Exercise aim: Copy out the entries word for word, starting at the line that contains "Portrayed in this" and ending with the last line of the entries.
★ ★ ★ ★
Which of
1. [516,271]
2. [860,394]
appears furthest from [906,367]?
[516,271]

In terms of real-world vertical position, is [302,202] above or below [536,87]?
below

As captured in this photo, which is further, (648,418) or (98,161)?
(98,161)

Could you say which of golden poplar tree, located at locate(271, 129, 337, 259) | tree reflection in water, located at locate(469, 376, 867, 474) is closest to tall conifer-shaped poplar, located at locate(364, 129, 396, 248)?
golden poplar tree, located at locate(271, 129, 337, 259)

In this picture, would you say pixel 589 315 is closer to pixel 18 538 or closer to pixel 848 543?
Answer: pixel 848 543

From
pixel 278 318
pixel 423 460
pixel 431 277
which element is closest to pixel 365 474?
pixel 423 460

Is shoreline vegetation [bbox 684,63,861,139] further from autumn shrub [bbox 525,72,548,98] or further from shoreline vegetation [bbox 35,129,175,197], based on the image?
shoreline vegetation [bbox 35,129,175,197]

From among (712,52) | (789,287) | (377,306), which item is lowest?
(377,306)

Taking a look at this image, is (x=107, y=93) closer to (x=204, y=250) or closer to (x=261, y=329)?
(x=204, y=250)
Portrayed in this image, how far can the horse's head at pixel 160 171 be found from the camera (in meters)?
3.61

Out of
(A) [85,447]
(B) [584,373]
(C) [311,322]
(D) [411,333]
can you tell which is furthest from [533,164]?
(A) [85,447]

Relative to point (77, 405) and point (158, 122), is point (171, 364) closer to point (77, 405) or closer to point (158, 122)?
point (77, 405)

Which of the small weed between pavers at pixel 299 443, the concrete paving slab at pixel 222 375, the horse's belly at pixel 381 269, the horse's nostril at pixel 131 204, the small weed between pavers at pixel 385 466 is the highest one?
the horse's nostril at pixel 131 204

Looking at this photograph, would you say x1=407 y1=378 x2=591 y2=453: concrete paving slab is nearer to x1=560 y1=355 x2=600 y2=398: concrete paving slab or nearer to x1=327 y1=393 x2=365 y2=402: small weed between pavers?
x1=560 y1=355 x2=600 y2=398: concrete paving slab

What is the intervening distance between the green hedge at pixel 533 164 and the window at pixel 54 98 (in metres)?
★ ★ ★ ★
Task response:
Portrayed in this image, how far can the horse's head at pixel 160 171 be found from the camera (in meters)?
3.61

Out of
(A) [85,447]
(B) [584,373]
(C) [311,322]
(D) [411,333]
can you tell which is furthest from [533,164]?
(A) [85,447]

Relative to point (77, 405) and point (158, 122), is point (171, 364) closer to point (77, 405) or closer to point (158, 122)?
point (77, 405)

Which of the small weed between pavers at pixel 299 443, the concrete paving slab at pixel 222 375, the horse's belly at pixel 381 269, the horse's nostril at pixel 131 204, the small weed between pavers at pixel 385 466 is the highest one?
the horse's nostril at pixel 131 204

Looking at this photograph, would you say x1=407 y1=378 x2=591 y2=453: concrete paving slab is nearer to x1=560 y1=355 x2=600 y2=398: concrete paving slab or nearer to x1=327 y1=393 x2=365 y2=402: small weed between pavers?
x1=560 y1=355 x2=600 y2=398: concrete paving slab

What is the intervening distance between the green hedge at pixel 533 164 and the window at pixel 54 98 (in metres)?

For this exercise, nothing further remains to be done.